++++ EXTRACTED INFORMATION ++++
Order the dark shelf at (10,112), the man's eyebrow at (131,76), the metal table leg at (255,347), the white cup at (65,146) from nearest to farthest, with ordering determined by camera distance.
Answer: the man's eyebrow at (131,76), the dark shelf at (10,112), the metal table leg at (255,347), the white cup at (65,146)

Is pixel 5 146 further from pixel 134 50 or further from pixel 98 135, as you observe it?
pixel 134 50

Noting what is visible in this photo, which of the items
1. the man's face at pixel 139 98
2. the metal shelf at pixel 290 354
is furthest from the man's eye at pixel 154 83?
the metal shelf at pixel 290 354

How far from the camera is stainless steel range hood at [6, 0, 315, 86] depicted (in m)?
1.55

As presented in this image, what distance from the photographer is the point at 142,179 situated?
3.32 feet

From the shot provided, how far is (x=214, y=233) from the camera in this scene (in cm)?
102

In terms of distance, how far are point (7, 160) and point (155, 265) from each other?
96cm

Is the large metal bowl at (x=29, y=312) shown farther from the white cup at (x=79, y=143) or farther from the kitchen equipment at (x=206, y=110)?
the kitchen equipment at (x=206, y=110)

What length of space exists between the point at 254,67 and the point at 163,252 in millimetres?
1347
++++
WRITTEN REQUEST: Reproduce all of the material above word for word, keeping each line unchanged and in its original order.

WRITTEN ANSWER:
Order the dark shelf at (10,112), the man's eyebrow at (131,76), the metal table leg at (255,347), the white cup at (65,146) from nearest to farthest, with ordering determined by camera distance.
Answer: the man's eyebrow at (131,76), the dark shelf at (10,112), the metal table leg at (255,347), the white cup at (65,146)

Is pixel 5 146 further from pixel 134 50 or further from pixel 98 135, as you observe it?
pixel 134 50

Noting what is visible in this photo, which of the items
1. the man's face at pixel 139 98
2. the metal shelf at pixel 290 354
is furthest from the man's eye at pixel 154 83?
the metal shelf at pixel 290 354

How far from the camera is stainless steel range hood at [6, 0, 315, 86] depicted (in m)?
1.55

As presented in this image, what distance from the photographer is the point at 142,179 situated?
3.32 feet

From the shot provided, how far is (x=214, y=233) from the camera in this scene (in cm)?
102

In terms of distance, how far are point (7, 160) and point (155, 265) from each other?
96cm

Is the large metal bowl at (x=29, y=312) shown farther from the white cup at (x=79, y=143) or farther from the kitchen equipment at (x=206, y=110)?
the kitchen equipment at (x=206, y=110)

What length of space exists between the point at 254,67 and the point at 163,252 in millimetres?
1347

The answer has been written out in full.